A palavra-chave é mesmo «crime». O padrasto que abusou da enteada não cometeu um acto de heterossexualidade, nem o tio que abusou do sobrinho cometeu um acto de homossexualidade. Ambos exploraram, é certo, a disparidade de poder e o ascendente que tinham sobre a vítima. Mas o que aconteceu foi que ambos cometeram um crime.

Aconteça onde acontecer esse crime — e seja quem for o abusador da pessoa menor, seja ele um príncipe da Igreja ou um cavador de enxada — trata-se sempre, repito, de um crime.

Encobri-lo, desvalorizá-lo, salvar a pele do abusador para proteger a reputação da instituição onde o crime aconteceu (muitas vezes culpabilizando a vítima por ter sido abusada) são atitudes que tornam o que já é mau muito — mas muito — pior.

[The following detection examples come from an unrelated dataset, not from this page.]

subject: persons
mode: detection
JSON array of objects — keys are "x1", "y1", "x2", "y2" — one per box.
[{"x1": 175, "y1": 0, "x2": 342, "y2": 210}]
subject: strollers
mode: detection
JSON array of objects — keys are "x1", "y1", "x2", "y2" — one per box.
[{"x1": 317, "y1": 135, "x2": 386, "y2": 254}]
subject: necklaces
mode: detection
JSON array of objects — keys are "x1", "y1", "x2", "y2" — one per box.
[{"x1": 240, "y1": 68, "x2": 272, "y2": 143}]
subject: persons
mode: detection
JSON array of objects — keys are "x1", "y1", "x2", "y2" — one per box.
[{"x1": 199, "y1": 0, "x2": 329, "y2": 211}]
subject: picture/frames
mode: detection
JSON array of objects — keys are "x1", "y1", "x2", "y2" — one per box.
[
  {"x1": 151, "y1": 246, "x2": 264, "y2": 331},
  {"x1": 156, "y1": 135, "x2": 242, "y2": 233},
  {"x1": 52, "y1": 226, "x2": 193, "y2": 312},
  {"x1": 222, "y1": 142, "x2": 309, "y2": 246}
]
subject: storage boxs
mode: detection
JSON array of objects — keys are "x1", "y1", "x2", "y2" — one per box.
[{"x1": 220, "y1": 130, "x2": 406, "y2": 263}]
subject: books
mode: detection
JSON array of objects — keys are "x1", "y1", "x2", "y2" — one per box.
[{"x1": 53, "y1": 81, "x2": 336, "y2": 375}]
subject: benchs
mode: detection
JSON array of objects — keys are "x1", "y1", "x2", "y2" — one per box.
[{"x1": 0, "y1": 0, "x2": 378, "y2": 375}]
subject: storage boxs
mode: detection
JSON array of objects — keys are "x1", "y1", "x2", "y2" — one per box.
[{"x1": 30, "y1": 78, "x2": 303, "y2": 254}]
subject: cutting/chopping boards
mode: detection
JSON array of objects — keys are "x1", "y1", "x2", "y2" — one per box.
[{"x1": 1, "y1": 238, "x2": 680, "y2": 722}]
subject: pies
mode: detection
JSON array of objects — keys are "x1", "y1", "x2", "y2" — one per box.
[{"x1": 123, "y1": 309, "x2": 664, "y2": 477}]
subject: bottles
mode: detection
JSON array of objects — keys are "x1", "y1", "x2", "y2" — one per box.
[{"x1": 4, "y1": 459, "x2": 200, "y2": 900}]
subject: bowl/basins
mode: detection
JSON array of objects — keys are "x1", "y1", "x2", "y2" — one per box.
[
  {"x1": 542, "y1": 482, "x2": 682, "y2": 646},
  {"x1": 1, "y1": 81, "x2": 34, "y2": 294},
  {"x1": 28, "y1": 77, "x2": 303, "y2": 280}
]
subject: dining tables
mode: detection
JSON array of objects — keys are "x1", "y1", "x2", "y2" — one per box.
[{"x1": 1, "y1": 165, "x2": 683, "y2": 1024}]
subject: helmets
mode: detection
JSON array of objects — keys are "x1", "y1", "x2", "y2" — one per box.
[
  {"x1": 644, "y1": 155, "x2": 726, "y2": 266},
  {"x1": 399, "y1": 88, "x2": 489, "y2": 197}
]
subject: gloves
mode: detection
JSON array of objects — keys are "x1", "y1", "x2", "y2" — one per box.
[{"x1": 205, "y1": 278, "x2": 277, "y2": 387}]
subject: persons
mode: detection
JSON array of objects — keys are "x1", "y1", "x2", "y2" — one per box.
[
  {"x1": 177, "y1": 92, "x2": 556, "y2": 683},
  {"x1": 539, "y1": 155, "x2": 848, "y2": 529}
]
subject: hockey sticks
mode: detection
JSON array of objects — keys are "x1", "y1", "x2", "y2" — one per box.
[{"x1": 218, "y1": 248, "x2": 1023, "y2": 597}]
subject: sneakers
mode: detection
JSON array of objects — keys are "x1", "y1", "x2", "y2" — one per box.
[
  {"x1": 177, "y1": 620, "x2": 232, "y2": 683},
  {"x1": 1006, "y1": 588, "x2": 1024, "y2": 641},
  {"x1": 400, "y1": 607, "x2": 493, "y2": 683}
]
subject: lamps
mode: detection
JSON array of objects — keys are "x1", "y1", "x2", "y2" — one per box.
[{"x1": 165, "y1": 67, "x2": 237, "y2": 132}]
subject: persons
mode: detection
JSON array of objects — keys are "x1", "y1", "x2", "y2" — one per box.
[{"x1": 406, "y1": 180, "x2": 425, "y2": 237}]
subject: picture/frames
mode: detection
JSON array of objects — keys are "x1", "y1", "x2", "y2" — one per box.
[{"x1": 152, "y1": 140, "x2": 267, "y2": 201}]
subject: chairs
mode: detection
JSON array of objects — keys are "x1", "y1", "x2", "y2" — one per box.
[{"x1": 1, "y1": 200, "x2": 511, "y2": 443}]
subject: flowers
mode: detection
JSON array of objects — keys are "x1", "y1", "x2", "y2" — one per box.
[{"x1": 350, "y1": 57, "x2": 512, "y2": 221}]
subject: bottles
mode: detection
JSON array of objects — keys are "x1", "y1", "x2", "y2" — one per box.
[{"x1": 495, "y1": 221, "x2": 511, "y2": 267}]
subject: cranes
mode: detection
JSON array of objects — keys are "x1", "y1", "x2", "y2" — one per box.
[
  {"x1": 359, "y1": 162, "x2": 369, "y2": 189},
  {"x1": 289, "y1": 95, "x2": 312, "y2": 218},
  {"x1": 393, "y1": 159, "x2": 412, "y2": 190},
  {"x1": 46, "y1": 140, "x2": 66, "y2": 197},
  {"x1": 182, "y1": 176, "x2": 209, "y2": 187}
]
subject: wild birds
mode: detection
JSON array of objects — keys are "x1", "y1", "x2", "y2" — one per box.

O debate que agora se desenvolve na comunicação social e nas tão vilipendiadas redes sociais não resolverá o problema retroactivamente, nem desfará tudo o que aconteceu no passado.

Tem, no entanto, a vantagem de abrir as consciências e de contribuir para que tais situações deixem de ser encobertas no futuro.

Todos gostaríamos que a Humanidade progredisse de tal maneira que o abuso sexual nunca voltasse a acontecer. Sabemos que, infelizmente, esse futuro é utópico. O que há a fazer em relação ao abuso sexual é simples e diz-se de forma muito breve. É só isto: não encobri-lo.